## TU OBJETIVO
Por favor, transcribe del fragmento del documento el pasaje que va desde "No creo que" hasta "a mi ciudad.", incluido este último.

Siempre que he vivido fuera de España, y han sido varias veces a lo largo de mi vida, a los pocos años o a los muchos meses, dependiendo del proyecto en el que estuviera inmerso en el exterior, he querido regresar. Me gustan el sol, la comida, las calles, la luz. También la gente. Pero sobre todo me cautivan la amabilidad y la delicadeza de la vida en España.
No creo que tengamos el mejor país del mundo, ni las mejores ciudades. Dubrovnik es posiblemente más bonito que Almería. Nueva York resulta más interesante que Barcelona. La vida en Londres es decididamente más cosmopolita que la de Madrid. Pero, por una u otra causa, cuando termina el estímulo y ya tengo control sobre lo que sucede a mi alrededor, siempre que he vivido fuera al final he querido volver a mi ciudad.
Como tantos madrileños, no nací en Madrid. Pero siento la capital como mía, si es que se puede sentir eso. No se trata de un concepto de propiedad, claro, sino más bien de uno cercano a la responsabilidad: si Madrid alcanza un logro o comete un error, ambos los considero, de algún modo, también míos.

## LISTADO DE DATOS
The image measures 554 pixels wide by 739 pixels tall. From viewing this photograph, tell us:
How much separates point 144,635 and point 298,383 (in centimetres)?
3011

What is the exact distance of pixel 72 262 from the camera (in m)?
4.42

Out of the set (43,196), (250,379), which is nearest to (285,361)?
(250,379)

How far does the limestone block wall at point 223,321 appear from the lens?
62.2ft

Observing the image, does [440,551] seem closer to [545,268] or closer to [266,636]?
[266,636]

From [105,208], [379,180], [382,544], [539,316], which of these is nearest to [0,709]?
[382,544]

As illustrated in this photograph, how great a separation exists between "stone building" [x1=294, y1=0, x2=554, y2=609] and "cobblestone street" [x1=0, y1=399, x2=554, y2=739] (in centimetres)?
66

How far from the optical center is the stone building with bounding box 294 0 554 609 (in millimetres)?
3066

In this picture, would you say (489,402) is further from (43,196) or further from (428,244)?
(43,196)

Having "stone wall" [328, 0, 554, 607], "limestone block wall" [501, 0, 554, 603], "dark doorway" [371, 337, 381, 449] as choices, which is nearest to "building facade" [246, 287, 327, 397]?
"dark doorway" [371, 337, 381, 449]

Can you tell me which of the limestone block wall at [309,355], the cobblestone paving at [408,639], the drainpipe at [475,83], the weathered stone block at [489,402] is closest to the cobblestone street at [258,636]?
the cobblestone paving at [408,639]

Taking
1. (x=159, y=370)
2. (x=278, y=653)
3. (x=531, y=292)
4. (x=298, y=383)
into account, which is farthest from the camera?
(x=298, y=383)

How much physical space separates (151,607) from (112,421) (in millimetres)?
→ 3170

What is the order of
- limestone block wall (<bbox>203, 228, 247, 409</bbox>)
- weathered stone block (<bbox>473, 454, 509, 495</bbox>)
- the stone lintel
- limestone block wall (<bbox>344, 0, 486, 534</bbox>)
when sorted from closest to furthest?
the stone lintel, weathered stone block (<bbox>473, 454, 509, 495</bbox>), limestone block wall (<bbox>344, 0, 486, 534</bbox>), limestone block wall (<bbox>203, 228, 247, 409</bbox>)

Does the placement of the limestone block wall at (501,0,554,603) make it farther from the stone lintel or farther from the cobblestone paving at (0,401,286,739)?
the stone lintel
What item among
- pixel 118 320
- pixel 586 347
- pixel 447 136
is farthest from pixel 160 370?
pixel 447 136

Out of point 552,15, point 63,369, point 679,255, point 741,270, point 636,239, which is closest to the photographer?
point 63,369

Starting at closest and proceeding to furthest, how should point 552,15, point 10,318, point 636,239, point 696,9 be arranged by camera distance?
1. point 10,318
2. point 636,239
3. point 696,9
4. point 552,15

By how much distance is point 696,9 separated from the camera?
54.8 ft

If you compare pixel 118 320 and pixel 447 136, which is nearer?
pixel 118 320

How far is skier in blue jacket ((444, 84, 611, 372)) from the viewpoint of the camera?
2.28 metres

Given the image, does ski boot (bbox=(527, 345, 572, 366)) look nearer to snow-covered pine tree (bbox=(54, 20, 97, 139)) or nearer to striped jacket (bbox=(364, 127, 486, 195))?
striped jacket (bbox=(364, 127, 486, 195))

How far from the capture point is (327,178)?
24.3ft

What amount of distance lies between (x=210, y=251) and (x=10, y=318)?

## SOLUCIÓN DEL PROBLEMA
No creo que tengamos el mejor país del mundo, ni las mejores ciudades. Dubrovnik es posiblemente más bonito que Almería. Nueva York resulta más interesante que Barcelona. La vida en Londres es decididamente más cosmopolita que la de Madrid. Pero, por una u otra causa, cuando termina el estímulo y ya tengo control sobre lo que sucede a mi alrededor, siempre que he vivido fuera al final he querido volver a mi ciudad.